_Excerpted passage_:
——————

DYEING: Temperatures and dye baths


© Lili Pintea-Reed

I got an interesting letter several weeks ago from someone who did not know that in the USA where I live we still use the Farenheit temperature system. The person thought I used very high temperatures to dye. This was due to the fact that Celcius equals not quite two points of temperature on the Farenheit scale. I'm sorry for the misunderstanding. I've also come to find out that the word simmer has many meanings to different poeple so lets clarify our terms in the hopes for better understanding.

I have a very free-form, relaxed approach to dyeing cloth or fiber which I realize is not everyone's style. So lets define some terms.

Simmer: My cook book defines this as 150 to 170 Farenheit.

Boil: this the point at which water starts to vaporize 212 degrees Farenheit, or 100 degrees Celcius.

On a fundamental level what many beginning dyers don't understand is that you already are familiar with the extraction process for removing color from leaves, roots and seeds. Almost everyone has brewed a pot of tea, or a cup of coffee. And just like brewing tea or coffee, when you dye the less heat to get results -- the better. Some dyes are notoriously sensitive to heat like madder root and its relatives, bedstraw or cleavers. People who write saying they have gotten muddy browns from madder simply had too much heat on the dye pot.

——————

_Instruction_: Continue the article above on dyeing temperatures and dye baths, starting after its final sentence.

_Information given_:
——————

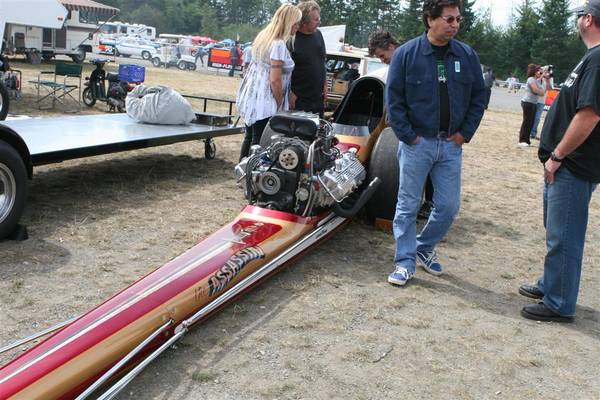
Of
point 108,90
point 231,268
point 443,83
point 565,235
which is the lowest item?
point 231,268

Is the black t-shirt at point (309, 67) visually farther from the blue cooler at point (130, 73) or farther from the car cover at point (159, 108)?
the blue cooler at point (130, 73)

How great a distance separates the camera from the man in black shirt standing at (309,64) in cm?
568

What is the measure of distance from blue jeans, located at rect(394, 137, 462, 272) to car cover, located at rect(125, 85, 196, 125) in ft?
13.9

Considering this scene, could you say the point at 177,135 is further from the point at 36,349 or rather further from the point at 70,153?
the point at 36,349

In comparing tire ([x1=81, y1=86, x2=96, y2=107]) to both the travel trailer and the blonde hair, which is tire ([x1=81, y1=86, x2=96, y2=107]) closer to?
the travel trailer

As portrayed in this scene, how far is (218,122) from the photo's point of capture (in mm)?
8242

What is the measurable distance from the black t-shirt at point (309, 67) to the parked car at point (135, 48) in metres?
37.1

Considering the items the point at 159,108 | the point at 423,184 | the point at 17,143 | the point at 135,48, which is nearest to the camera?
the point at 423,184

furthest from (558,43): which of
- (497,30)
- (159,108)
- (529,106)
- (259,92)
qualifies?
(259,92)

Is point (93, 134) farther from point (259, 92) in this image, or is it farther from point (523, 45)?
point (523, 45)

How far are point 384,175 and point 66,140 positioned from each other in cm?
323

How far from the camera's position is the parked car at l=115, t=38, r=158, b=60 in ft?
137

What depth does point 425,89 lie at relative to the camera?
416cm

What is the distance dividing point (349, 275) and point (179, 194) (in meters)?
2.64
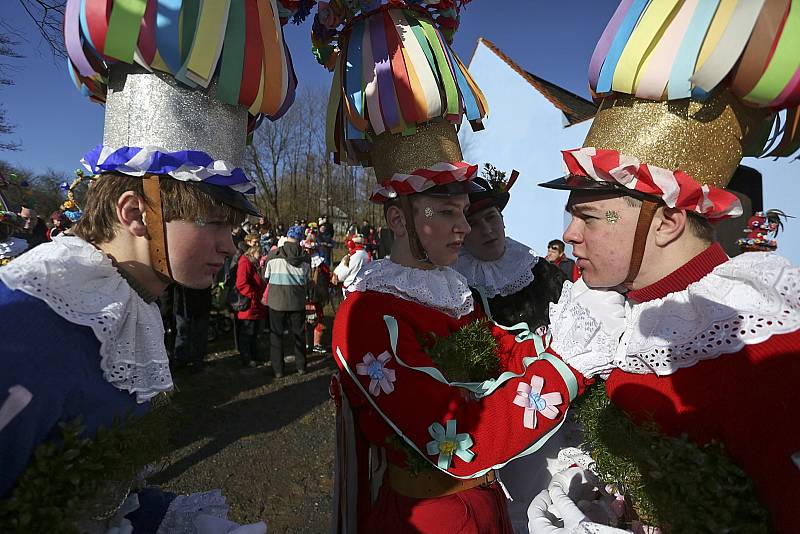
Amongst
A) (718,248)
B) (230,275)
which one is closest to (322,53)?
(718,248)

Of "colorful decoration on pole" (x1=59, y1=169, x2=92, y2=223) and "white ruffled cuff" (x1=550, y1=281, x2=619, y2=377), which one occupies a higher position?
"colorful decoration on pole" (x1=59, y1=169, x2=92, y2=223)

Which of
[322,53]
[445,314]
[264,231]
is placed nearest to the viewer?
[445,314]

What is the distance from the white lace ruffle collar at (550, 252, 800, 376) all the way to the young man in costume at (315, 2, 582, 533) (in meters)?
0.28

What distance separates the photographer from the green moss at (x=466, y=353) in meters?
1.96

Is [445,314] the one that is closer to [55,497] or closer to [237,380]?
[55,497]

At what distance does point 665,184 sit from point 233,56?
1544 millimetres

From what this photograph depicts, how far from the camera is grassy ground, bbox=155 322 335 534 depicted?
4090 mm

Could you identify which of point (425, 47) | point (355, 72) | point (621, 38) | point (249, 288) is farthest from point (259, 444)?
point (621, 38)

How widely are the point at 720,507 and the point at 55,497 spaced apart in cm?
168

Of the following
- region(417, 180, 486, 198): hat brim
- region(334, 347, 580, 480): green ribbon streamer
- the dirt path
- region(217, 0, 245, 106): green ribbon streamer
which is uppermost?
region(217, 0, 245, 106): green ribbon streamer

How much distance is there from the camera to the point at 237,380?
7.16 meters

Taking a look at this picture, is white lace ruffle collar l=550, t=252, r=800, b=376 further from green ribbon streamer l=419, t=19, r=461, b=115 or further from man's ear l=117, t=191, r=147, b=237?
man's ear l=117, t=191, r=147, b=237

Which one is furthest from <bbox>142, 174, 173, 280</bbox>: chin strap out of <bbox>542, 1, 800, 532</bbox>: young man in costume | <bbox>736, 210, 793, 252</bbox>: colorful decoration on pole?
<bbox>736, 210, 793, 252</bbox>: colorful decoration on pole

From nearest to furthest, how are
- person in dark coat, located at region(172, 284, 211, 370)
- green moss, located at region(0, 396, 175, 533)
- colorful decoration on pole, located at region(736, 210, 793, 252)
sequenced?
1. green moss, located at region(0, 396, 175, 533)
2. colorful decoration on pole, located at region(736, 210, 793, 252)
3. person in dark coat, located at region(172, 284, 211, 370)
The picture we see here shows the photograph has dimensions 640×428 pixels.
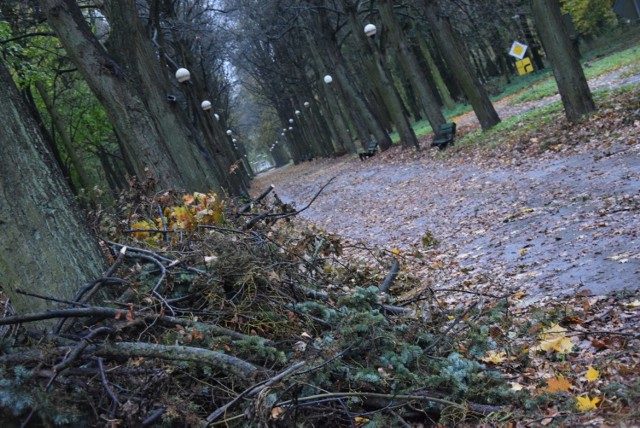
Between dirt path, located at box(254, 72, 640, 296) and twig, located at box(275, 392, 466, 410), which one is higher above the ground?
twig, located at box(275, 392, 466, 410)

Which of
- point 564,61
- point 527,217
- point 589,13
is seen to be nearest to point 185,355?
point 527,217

——————

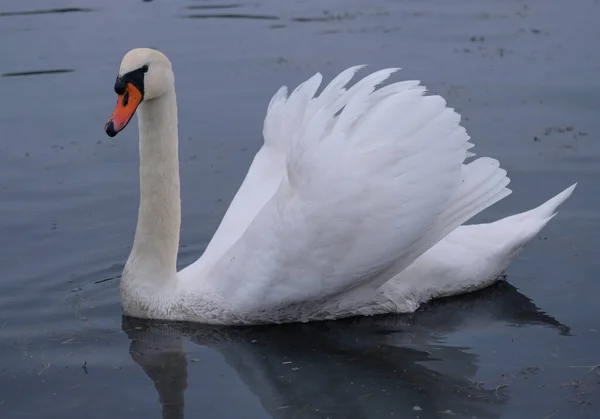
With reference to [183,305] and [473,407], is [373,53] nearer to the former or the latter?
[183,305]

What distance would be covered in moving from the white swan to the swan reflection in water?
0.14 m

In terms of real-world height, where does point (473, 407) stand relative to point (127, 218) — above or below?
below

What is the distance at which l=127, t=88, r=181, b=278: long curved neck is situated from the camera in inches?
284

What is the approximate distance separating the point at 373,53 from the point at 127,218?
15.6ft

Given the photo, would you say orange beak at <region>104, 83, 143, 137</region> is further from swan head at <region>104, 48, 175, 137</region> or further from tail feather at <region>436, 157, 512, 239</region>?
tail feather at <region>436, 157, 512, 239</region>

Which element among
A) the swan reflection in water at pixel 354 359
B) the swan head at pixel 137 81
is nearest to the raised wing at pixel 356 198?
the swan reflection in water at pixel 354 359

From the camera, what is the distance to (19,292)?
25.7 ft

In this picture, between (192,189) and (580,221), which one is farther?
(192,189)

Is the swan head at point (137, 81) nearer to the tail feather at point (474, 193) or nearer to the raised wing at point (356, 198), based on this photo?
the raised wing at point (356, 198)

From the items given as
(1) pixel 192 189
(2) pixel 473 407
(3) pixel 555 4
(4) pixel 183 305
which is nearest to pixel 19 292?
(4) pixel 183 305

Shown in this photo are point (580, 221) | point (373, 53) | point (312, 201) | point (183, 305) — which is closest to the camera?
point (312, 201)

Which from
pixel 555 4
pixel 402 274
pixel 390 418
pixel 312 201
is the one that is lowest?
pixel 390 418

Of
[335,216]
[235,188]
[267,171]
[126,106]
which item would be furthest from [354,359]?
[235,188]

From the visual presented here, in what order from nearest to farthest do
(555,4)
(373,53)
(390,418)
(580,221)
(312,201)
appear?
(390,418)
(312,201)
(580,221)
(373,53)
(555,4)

——————

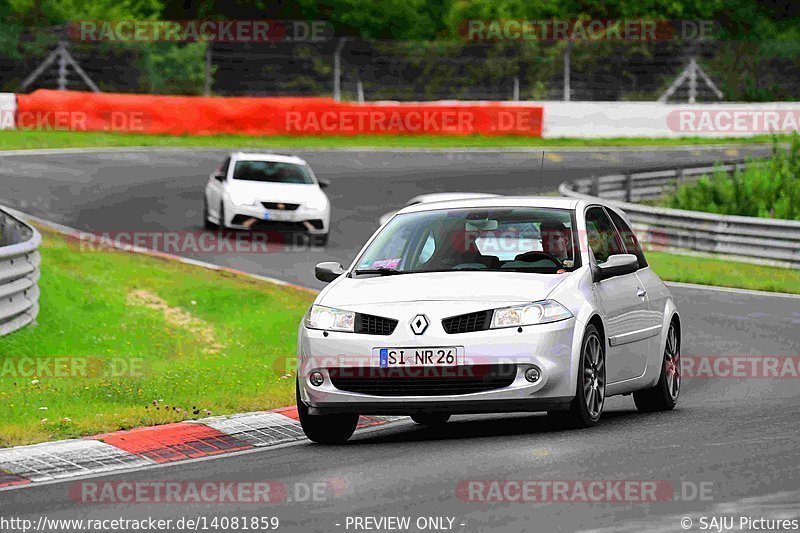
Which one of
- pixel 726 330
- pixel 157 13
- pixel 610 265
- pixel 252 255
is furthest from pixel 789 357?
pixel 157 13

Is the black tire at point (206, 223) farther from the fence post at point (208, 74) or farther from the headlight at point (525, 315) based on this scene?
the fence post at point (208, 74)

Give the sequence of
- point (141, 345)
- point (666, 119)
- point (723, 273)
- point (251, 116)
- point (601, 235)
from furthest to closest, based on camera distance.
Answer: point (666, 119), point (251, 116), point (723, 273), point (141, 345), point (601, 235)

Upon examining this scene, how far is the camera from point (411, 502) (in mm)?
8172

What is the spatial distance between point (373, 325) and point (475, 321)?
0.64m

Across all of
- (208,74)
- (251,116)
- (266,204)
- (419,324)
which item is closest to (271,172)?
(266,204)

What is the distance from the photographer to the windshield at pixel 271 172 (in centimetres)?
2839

——————

_Answer to the task_:
Some dyes like prickly pear, or poke berries, are best done without any heat simply by letting the fiber soak in the fermenting mass of fruit, to release the nice red color. Indigo dyeing is done without heat by fermenting the indigo or woad in a pot of fermented urine (or the modern equivelant). When expossed to the air and oxygenated, the blue color appears like magic! Smelly magic, but magic none the less! But as you can see, no heat is involved at all.

On the other hand, you can boil tumeric to release the color without ruining it a bit, which is why I recommend it to beginners.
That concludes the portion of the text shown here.